Study Reports High Tolerance of COVID-19 Vaccine in Patients with Allergies


Investigators report that the small number of adverse events from the vaccine were successfully treated, with the remaining participants experiencing no allergic responses.

Ramit Maoz-Segal, MD

Ramit Maoz-Segal, MD

An investigation into allergic reactions from the Pfizer-BioNTech (BNT162b2) COVID-19 vaccine suggested that most patients with allergic diseases could be safely immunized by using an algorithm that incorporated a referral center, a risk assessment questionnaire, and a setting for immunization under medical supervision of highly allergic patients.

In the clinical trials of the BNT162b2 COVID-19 vaccine, participants with a history of allergic reaction to any component of the vaccine or any other vaccine were excluded.

Though rare, allergic reactions to the BNT162b2 were recorded, with the anaphylaxis rate reported to be 4.7 cases per 1 million doses.

To combat uncertainty, the Centers for Disease Control and Prevention (CDC) published safety recommendations of the vaccines for patients with allergic reactions.

The investigators, led by Ronen Shavit, MD, Sheba Medical Center, Ramat Gan, Israel, detailed their experience in the assessment and immunization of highly allergic individuals, as well as the rate of adverse reactions to the BNT162b2 in that population.

The Study

Initially, the Sheba Medical Center created the COVID-19 vaccine referral center, an information center for recipients and health care workers that received applications for vaccination by phone or email.

For approximately 8 weeks, 8102 patients were monitored for the study.

Trained personnel were tasked with defining patients as low risk vs high risk for allergies or with contraindication to be immunized according to the Israel Ministry of Health (MOH) and the CDC.

Patients with low risk were recommended immunization in regular settings with 30 minutes of post-immunization observation. Patients who were not clearly at low risk were required to complete a detailed questionnaire and referred for further assessment.

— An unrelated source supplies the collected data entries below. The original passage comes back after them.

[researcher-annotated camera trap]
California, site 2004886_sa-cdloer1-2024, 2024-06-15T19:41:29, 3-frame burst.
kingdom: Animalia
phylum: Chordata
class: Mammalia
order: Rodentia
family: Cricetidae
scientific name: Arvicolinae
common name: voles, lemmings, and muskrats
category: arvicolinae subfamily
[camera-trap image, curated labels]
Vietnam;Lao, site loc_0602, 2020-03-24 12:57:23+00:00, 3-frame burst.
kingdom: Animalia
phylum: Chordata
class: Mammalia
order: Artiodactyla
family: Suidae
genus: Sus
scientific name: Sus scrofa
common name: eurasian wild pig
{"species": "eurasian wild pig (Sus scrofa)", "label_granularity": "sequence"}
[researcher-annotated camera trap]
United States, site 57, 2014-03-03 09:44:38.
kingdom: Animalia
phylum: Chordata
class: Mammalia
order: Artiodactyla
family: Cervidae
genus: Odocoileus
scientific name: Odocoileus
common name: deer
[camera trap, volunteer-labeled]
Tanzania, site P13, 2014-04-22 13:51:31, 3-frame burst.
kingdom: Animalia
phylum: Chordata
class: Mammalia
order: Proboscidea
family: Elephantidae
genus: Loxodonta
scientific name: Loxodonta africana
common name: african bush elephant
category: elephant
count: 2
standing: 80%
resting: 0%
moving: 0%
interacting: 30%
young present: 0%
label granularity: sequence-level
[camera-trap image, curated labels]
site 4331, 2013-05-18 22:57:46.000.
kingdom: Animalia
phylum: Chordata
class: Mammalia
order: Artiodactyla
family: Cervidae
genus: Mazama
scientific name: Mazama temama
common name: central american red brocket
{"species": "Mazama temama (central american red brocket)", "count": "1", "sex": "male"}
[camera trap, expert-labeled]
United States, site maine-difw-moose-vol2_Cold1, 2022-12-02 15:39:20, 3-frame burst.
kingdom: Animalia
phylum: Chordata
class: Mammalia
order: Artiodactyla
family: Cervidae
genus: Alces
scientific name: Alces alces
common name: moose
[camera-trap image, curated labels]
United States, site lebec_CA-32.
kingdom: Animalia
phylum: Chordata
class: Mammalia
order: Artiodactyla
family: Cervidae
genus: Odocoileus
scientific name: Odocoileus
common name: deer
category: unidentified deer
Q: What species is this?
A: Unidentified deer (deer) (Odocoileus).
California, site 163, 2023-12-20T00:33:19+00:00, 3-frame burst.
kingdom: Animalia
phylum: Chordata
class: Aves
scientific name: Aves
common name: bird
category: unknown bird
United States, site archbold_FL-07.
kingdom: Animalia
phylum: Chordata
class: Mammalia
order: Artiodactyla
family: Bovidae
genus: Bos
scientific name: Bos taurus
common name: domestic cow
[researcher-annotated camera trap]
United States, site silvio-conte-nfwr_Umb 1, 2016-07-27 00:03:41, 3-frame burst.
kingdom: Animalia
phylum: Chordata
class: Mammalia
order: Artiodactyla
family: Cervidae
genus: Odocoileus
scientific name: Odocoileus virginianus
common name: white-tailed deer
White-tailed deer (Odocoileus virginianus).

Patients were considered high risk if 1 of the following was present: prior anaphylactic reaction, multiple drug allergies, multiple allergies, or mast cell disorders.

Second doses of the vaccine were provided in the same setting. Afterward, patients were asked to complete an adverse reactions form regarding the 21 days after the first dose.

The Results

Of the total number of participants in the study, 6883 (85%) were recommended to receive immunization in a regular setting

The remaining 1219 participants (15%) completed a questionnaire and were referred for assessment, which resulted in 785 individuals being defined as low risk and referred for standard immunization in a regular setting.

Only 9 female participants (2.1%) experienced early allergic reactions.

Anaphylaxis was documented in 3 (0.7%) patients, who were treated with adrenaline, antihistamines, and an inhaled bronchodilator.

Nonallergic adverse events occurred in 10 (2.3%) patients, but most vaccinated highly allergic individuals did not develop any immediate adverse events.

As of February 22, 2021, 218 highly allergic patients received the second BNT162b2 vaccine dose, with 214 (98.2%) experienced no allergic reactions and 4 patients (1.8%) experiencing minor allergic reactions.

Though precise risk factors for allergic reactions to the BNT162b2 vaccine were not revealed, most patients in the study were safely immunized, with all allergic and anaphylactic reactions treated successfully.

“Furthermore, most high-risk patients who did not experience any adverse events from the first dose also did not exhibit a reaction to the second dose,” the investigators wrote. “This finding may suggest that a shortened observation period may be sufficient after the second dose of the vaccine for patients who did not experience a reaction to the first dose.”

The study, “Prevalence of Allergic Reactions After Pfizer-BioNTech COVID-19 Vaccination Among Adults with High Allergy Risk,” was published online in JAMA Open Network.